I'm driving the dissolve with iTime so it just loops. The noise is a basic hash-based value noise with a couple of octaves of fbm. Nothing fancy but it gives that organic, papery burn pattern.
precision mediump float;
uniform vec2 iResolution;
uniform float iTime;
float hash(vec2 p) {
return fract(sin(dot(p, vec2(127.1, 311.7))) * 43758.5453123);
}
float noise(vec2 p) {
vec2 i = floor(p);
vec2 f = fract(p);
f = f * f * (3.0 - 2.0 * f);
float a = hash(i);
float b = hash(i + vec2(1.0, 0.0));
float c = hash(i + vec2(0.0, 1.0));
float d = hash(i + vec2(1.0, 1.0));
return mix(mix(a, b, f.x), mix(c, d, f.x), f.y);
}
float fbm(vec2 p) {
float val = 0.0;
float amp = 0.5;
float freq = 1.0;
for (int i = 0; i < 5; i++) {
val += amp * noise(p * freq);
freq *= 2.0;
amp *= 0.5;
}
return val;
}
void main() {
vec2 uv = gl_FragCoord.xy / iResolution.xy;
vec2 nUV = uv * 4.0;
// base noise pattern for the burn mask
float n = fbm(nUV + vec2(0.3, -0.5) * iTime * 0.15);
n += 0.3 * fbm(nUV * 3.0 + vec2(1.7, 2.3));
n = n * 0.7;
// dissolve threshold — loops over time
float t = fract(iTime * 0.12);
// remap so it fully burns then fully reforms
float threshold = t < 0.5 ? t * 2.0 : (1.0 - t) * 2.0;
threshold = threshold * 1.4 - 0.2; // overshoot so we get full burn/full solid
float diff = n - threshold;
// the surface color — a simple gradient to stand in for geometry
vec3 surfCol = mix(vec3(0.15, 0.12, 0.1), vec3(0.45, 0.38, 0.32), uv.y);
// add some texture variation
surfCol *= 0.85 + 0.15 * noise(nUV * 6.0);
// ember edge emission
float edgeWidth = 0.08;
float narrowEdge = smoothstep(0.0, edgeWidth * 0.3, diff);
float wideEdge = smoothstep(0.0, edgeWidth, diff);
// hot core: white-yellow, outer: orange-red
vec3 emberCore = vec3(1.0, 0.95, 0.7);
vec3 emberOuter = vec3(1.0, 0.35, 0.05);
vec3 emberDeep = vec3(0.6, 0.05, 0.0);
vec3 emberCol = mix(emberCore, emberOuter, narrowEdge);
emberCol = mix(emberCol, emberDeep, wideEdge * 0.6);
// ember glow intensity — strongest right at the boundary
float glowIntensity = 1.0 - smoothstep(0.0, edgeWidth * 1.2, diff);
glowIntensity *= glowIntensity; // sharpen falloff
// flicker some sparks near the edge
float sparkNoise = noise(nUV * 20.0 + iTime * 3.0);
float sparks = step(0.92, sparkNoise) * glowIntensity * 1.5;
// composite
vec3 col = surfCol;
col = mix(col, emberCol, glowIntensity);
col += sparks * vec3(1.0, 0.8, 0.3);
// alpha: burned region is transparent
float alpha = smoothstep(-0.005, 0.01, diff);
// slight ambient glow behind the burn front (fake scatter)
float behindGlow = (1.0 - alpha) * glowIntensity * 0.4;
col += behindGlow * vec3(0.8, 0.2, 0.0);
// darken the very edge (char)
float charBand = smoothstep(edgeWidth * 0.5, edgeWidth * 0.15, diff) * smoothstep(0.0, 0.01, diff);
col = mix(col, vec3(0.05, 0.02, 0.0), charBand * 0.5);
gl_FragColor = vec4(col, alpha);
}Some things I noticed while tweaking:
- The edge width matters a lot. Too thin and it looks like a clean cut with a color border. Too wide and it just looks like a gradient. Somewhere around 0.06-0.1 gives that nice papery char look.

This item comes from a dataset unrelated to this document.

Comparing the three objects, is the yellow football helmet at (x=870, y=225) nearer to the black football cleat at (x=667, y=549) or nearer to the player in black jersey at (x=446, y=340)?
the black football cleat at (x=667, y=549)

- Stacking the narrow white-hot band inside the wider orange band is what sells it. Single color edge looks flat.
- The sparks are dead simple (just thresholded high-frequency noise) but they add a surprising amount of life.
- I'm cheating with the char darkening band — it's not physically correct at all but it reads well.

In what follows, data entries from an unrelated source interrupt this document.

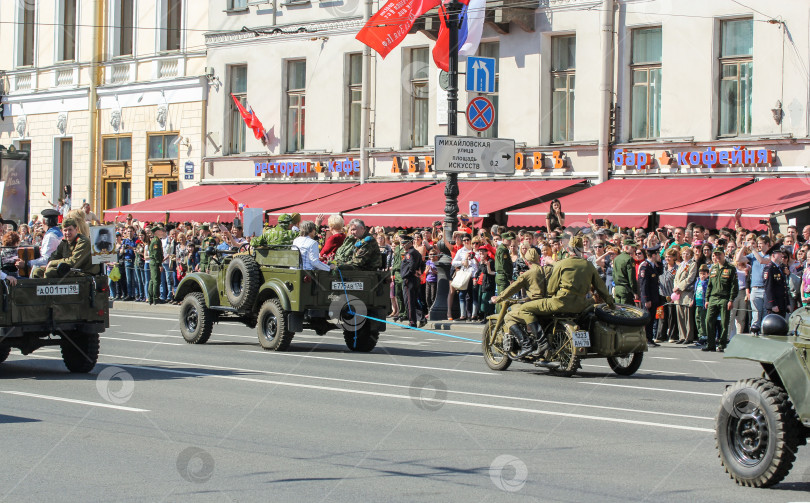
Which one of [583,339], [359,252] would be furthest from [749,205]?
[583,339]

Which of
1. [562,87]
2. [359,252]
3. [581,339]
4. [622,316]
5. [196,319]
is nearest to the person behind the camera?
[581,339]

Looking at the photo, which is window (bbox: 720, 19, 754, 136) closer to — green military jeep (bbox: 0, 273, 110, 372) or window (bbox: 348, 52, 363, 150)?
window (bbox: 348, 52, 363, 150)

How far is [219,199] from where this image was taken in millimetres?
36250

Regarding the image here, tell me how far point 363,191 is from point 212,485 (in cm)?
2614

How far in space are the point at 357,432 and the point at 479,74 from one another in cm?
1704

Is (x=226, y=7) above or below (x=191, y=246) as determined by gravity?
above

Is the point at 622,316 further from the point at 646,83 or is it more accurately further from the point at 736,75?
the point at 646,83

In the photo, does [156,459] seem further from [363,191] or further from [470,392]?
[363,191]

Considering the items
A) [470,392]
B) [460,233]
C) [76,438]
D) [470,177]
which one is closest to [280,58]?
[470,177]

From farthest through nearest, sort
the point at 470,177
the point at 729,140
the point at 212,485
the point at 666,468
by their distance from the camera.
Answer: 1. the point at 470,177
2. the point at 729,140
3. the point at 666,468
4. the point at 212,485

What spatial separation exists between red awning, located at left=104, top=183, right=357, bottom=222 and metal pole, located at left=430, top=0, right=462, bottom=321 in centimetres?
1075

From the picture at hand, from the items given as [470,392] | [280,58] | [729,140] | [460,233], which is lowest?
[470,392]

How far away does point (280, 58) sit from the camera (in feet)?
122

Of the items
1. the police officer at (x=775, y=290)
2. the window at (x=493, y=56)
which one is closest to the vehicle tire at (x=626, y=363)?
the police officer at (x=775, y=290)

Would love to see if anyone has a better approach to the spark/ember particles. Right now they're just screen-space noise which works okay but doesn't give you those trailing particle arcs you see in the really nice implementations. Might need actual particle simulation for that.
Feel free to grab this and mess with it. Swap in your own surface color or pipe a texture through for the surface and it should work as a generic dissolve transition.